His eyes narrowed, but he went to the sink and filled a tumbler for her. She drank it greedily. Afterward, they stared at each other across the bar.
"I don't know what to think, Uncle Bert. I mean, I don't have much experience in forensics or criminology, but it just . . . I don't know. Did you talk to your lieutenant about this?"
"No. Because I know what he'd say. 'Bertie, you're hanging up your hat in three months. Why go looking for problems? At some point we all gotta hand off the baton.' Or he'd say I was reaching, the whole thing was thin. But how many times have I heard that over the years? Brass, they're thinking about budgets, case loads, processing rates. They forget about the victims, the survivors, the perpetrators. The reality!"
He came around to Cree's side of the bar and perched on one of the stools, arms folded across the barrel of his body, waiting for her response.
"So you called me here to help you chase down this supposed murderer? Because you want to go out with a bang, but you know your lieutenant won't give you any support resources, and you need someone to help with legwork? You misled me?"
"No! Jesus, what do you think I am? When I called you, all I had was the bones!"
"You said you got the first e-mail message ten days ago. You called me, what, eight days ago."
Bert's eyes slipped away, came back angry and defensive. "L
ike you said, at first I figured maybe it's somebody pulling my leg. I didn't put the whole thing together in my mind until like two days ago, you were already on your way. So help me.

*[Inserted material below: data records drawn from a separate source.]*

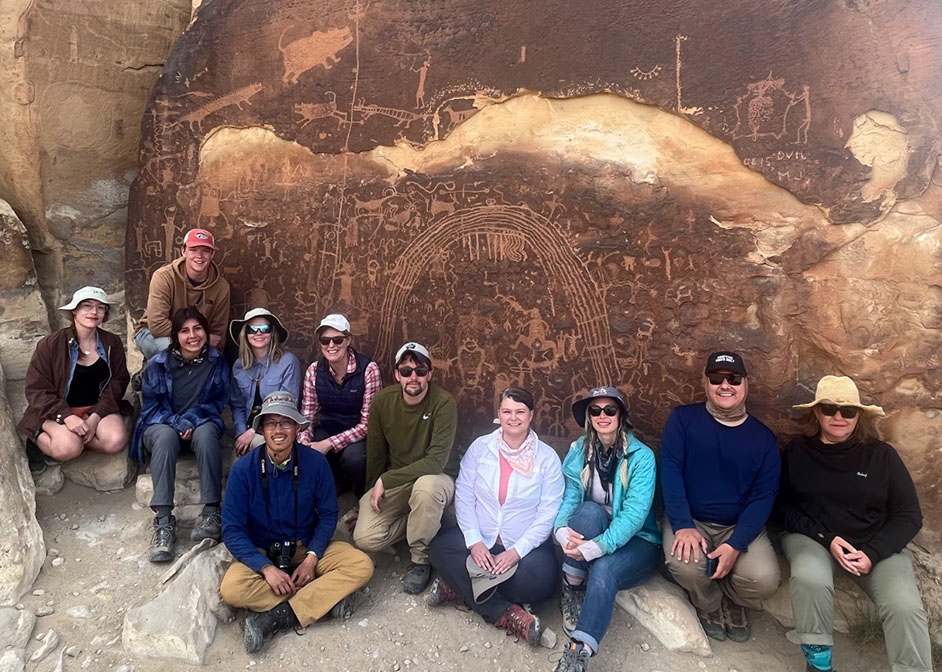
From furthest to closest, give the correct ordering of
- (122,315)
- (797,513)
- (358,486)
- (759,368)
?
(122,315)
(358,486)
(759,368)
(797,513)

Christ, one reason I showed you this stuff is I figured you should have fair warning, it could get strange around here, maybe you want to stay out of it."
"If it doesn't tie in with the bones, how am I involved anyway? You said there was no connection."
"Maybe there is a connection. This guy, he's got to be someone I talked to back then, somebody I looked at or got close to without knowing it. Maybe he knows about the bones, too, maybe he's got some inside access. How the hell do I know?"
She studied him. Clearly, Bert wasn't used to being interrogated; he was used to being on the other side. She felt bad for him, perched on his chair, caught out like a schoolboy.
"Hey, Uncle Bert," she said, as gently as she could manage. "We're family, right? Almost, anyway. How about you just tell me what's on your mind. Let's sort it out from there."
He tried to keep his hackles up, but he looked relieved. He checked her face, checked his watch, checked the floor. "No way am I going to put you in harm's way. I just wanted to warn you—the bones, maybe it's not as simple as it looked at first. And as long as you're here, maybe you could keep your eye open for the connection. If there is one."
She studied him and decided he was probably telling the truth. If there was some connection between the bones and the e-mails, he was certainly right to bring it up.
"Here's the deal. I don't want you to bullshit me ever again. No beating around the bush." She paused, astonished at the Brooklynese in her voice, as if she'd absorbed it from the air in Bert's house. "Just tell me what's on your mind, let me sort it out myself, my way."